## Reading text:
The Type I error rates of GMH and the Begg adjusted methods differed according to the manipulated factors. In particular, the statistical significance of separate 3-way interactions indicated that the GMH procedure had inflated Type I error rates for specific conditions, whereas the Begg adjusted methods were more conservative and, in general, adhered to the nominal alpha level. Specifically, the procedures differed based on the grouping variable and ICC. For the within-cluster condition, all procedures reported Type I error rates at or below the nominal level, with the Begg adjusted methods being slightly more conservative than the GMH procedure. When the grouping variable was between-cluster (e.g., examinee gender), the collection of Begg adjusted methods reported acceptable Type I errors rates, whereas the GMH method was considerably more liberal. Notably, the Type I error rates for all procedures increased with associated increases of the ICC. The methods were also found to differ when combined with the grouping variable and number of subjects per cluster. As previously reported, when the grouping variable was within-cluster, all procedures adhered to the nominal 0.05 error rate, although the GMH procedure was slightly higher than the Begg adjusted methods. Additionally, the Type I error rates were found to decrease as the number of subjects per cluster increased. Conversely, when the grouping variable was between-cluster (e.g., schools assigned to different treatment conditions), the GMH procedure reported inflated Type I errors and increased when the number of subjects per cluster increased. On the other hand, the Begg adjusted methods adhered to the nominal 0.05 level, with their Type I error rates decreasing as the number of subjects per cluster increased. These findings contribute to the body of literature that standard DIF procedures (MH, LR) have inflated Type I error rates in the presence of multilevel data (Jin et al., 2014).

## Information supplied:
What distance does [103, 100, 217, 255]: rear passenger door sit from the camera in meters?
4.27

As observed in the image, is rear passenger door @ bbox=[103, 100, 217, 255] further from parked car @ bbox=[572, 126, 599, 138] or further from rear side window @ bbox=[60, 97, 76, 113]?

## Task to complete:
Answer these questions using the Type I error text.
1. According to the text, how did the Type I error rates for all procedures change as the ICC increased?
2. What nominal error rate did the Begg adjusted methods adhere to when the grouping variable was between-cluster?
3. For the within-cluster grouping variable, what happened to the Type I error rates as the number of subjects per cluster increased?

## Finished task:
1. They increased.
2. The nominal 0.05 level.
3. They decreased.